— begin PAGE —
Monday, March 28, 2022

Hike #1061; Pocono Rim: Little Mud Pond to Loch Lamond

Hike #1061; Pocono Rim: Little Mud Pond to Loch Lamond


7/29/17 Little Mud Pond to Loch Lamond Poconos with Corrin Dylnicki, Kralc Leahcim (Lerch), Jim “Uncle Soup” Campbell, Jason Itell, Megan Itell, John Kosar, ? Kosar, Celeste Fondaco Martin, Gina Zuvich, Janet Lynn McCourt-Finsen, Doug DeGroff, Galya ?, Karl Franz (Red Sean) Reardon, James Quinn, Marina Font, Anne ?, Sy P. Deunom, Angelo Ezzo III, Karen Ezzo, Sarah Jones, Denise Saraseti Pangborn, and Corrin’s friend Alex.

This next hike was manufactured at first because my friend Corrin was now living on the Pocono Rim and she invited us to have a hike to her home where we could have an event. I thought it over, and when I was looking at the area on maps one night, I just started looking at some of the Pocono Rim stuff I’d wanted to do.

Little Mud Pond

I knew of a way that with minimal road walk, according to maps, I could connect Delaware State Forest with Delaware Water Gap National Recreation Area. I had been looking for a way of doing it in the past, and when I finally did make the connection in May of 2008, I used a route out of Bushkill Falls to Taminent.
This way might even be better I figured, so I came up with a route I thought would work.

Our route in Delaware State Forest

My plan was to begin at Little Mud Pond. From there, Burnt Mills Trail would lead us south to Painter Swamp Trail, then we could continue around to Big Bear Swamp Natural Area on Thunder Swamp Trail, and continue on Bear Swamp Trail to the Checho Road. The map didn’t show it connecting, but I figured it must connect in some way. If not, it wouldn’t be a far bushwhack.

Burnt Mills Trail

This hike was looking like a real winner to me. I made the meeting point a local store, Arnold’s Country Mini Mart, so people could get food. We wouldn’t be passing anything else along the way, so I wanted to be sure people could get stuff, and I also didn’t want a mess of people showing up at Corrin’s home. I didn’t want the location posted on line either.
We shuttled cars from the store to Corrin’s place at Loch Lamond, and had a bit of trouble parking cars because there were so many of us and it was just too many vehicles. We did work it out though, and soon we were on our way shuttling to Little Mud Pond.

Burnt Mills Trail

I immediately walked over to the boat launch area at the pond. I had never seen the place before, and it was quite pretty. I walked into the water right away. It was already a hot day, and I looked forward to getting into the water a lot.
From there, the dirt road that accessed the pond led back out to Silver Lake Road. We crossed that, turned barely left, and then continued south on the Burnt Mills Trail, which is a multi-use ATV trail. I figured it would be a nice and easy start to the hike heading south.

Informal trail

We continued to the south on the trail, and I watched my phone GPS closely to see where we should turn. My plan was to come out to the south somewhere near the pond at Painter Swamp, but we made a bit of a wrong turn somewhere along the way.
— end PAGE —
— begin DATA SECTION —
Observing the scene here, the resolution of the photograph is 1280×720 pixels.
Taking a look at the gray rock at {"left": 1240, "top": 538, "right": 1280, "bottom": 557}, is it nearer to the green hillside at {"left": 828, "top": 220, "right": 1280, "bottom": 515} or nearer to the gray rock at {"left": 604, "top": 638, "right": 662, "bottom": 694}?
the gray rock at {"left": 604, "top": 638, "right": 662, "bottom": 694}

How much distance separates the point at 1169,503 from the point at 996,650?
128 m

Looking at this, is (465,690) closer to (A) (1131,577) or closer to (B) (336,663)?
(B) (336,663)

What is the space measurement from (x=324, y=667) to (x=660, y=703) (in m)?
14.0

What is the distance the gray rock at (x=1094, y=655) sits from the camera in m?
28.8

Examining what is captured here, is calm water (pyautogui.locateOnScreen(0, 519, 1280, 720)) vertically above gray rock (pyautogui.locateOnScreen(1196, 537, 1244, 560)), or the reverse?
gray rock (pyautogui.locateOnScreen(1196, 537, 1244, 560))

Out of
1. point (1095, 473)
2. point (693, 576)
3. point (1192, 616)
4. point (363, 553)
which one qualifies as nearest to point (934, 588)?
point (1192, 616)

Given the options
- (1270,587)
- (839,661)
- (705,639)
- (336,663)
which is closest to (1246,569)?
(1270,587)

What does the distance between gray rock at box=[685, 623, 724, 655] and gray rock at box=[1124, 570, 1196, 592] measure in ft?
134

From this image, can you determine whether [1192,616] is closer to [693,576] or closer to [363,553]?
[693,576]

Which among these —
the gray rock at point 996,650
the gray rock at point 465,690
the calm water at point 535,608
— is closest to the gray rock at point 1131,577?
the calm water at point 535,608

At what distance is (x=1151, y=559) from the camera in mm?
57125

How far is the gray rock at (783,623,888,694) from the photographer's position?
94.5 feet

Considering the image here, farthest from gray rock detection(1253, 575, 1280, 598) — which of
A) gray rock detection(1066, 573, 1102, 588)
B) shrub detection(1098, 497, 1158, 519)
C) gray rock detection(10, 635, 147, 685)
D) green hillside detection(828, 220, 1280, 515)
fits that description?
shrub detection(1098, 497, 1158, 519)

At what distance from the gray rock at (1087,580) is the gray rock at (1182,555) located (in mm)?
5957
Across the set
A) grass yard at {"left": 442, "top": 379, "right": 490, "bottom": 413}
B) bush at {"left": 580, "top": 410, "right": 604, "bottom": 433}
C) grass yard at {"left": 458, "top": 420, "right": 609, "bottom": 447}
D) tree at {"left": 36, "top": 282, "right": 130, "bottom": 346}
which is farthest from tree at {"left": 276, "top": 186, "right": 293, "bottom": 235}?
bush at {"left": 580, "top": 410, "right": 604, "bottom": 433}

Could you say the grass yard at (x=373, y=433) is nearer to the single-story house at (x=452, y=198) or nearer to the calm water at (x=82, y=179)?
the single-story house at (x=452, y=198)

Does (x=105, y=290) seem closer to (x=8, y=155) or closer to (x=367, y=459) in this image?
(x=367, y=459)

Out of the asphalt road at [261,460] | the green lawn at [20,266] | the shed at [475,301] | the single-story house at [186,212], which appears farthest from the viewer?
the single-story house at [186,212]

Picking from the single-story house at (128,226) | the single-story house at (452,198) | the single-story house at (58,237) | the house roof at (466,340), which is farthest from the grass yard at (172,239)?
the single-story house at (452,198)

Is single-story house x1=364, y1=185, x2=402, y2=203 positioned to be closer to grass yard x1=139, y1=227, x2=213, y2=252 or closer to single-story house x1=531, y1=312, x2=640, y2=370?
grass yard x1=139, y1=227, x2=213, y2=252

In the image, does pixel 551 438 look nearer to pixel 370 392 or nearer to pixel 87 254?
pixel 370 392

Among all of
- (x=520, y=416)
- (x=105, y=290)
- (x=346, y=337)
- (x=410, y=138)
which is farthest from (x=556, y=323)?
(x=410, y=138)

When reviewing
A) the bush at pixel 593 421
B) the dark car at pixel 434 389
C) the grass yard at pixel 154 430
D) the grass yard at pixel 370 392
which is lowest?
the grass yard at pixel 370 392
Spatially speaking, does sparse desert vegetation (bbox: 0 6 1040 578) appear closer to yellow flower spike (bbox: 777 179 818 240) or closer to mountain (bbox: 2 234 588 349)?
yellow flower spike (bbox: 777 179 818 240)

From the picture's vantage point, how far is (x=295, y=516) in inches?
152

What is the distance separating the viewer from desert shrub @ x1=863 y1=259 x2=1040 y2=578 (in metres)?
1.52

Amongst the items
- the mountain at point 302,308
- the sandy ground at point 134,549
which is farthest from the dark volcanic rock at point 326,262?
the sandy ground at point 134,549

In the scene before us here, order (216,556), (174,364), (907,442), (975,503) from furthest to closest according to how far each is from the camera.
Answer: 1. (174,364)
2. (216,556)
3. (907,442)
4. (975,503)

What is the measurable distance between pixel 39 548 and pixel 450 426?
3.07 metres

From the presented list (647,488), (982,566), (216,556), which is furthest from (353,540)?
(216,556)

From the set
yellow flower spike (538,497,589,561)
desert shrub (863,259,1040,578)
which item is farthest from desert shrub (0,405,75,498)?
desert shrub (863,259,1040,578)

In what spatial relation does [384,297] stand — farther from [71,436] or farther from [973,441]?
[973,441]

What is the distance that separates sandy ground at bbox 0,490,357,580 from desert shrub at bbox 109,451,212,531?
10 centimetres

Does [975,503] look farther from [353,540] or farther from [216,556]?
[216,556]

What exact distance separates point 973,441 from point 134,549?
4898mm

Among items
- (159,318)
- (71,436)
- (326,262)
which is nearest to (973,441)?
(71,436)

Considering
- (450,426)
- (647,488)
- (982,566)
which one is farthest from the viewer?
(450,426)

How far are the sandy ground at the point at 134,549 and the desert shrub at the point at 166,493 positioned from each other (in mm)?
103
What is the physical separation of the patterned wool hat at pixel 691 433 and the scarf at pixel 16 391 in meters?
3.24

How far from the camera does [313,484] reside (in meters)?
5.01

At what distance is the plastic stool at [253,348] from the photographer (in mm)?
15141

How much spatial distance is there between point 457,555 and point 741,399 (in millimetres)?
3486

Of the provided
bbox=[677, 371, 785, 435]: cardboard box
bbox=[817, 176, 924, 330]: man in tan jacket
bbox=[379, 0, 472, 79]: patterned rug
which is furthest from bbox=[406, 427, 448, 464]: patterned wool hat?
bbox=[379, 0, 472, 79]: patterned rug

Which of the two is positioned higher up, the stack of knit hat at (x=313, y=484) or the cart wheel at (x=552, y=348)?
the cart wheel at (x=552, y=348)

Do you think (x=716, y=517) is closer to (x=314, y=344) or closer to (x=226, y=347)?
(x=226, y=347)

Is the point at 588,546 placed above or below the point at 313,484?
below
— end DATA SECTION —
**STATED PROBLEM**
According to the hike account, what place was chosen as the meeting point? Use only the hike account above.

**RESULT FOR THIS TASK**
Arnold's Country Mini Mart, a local store.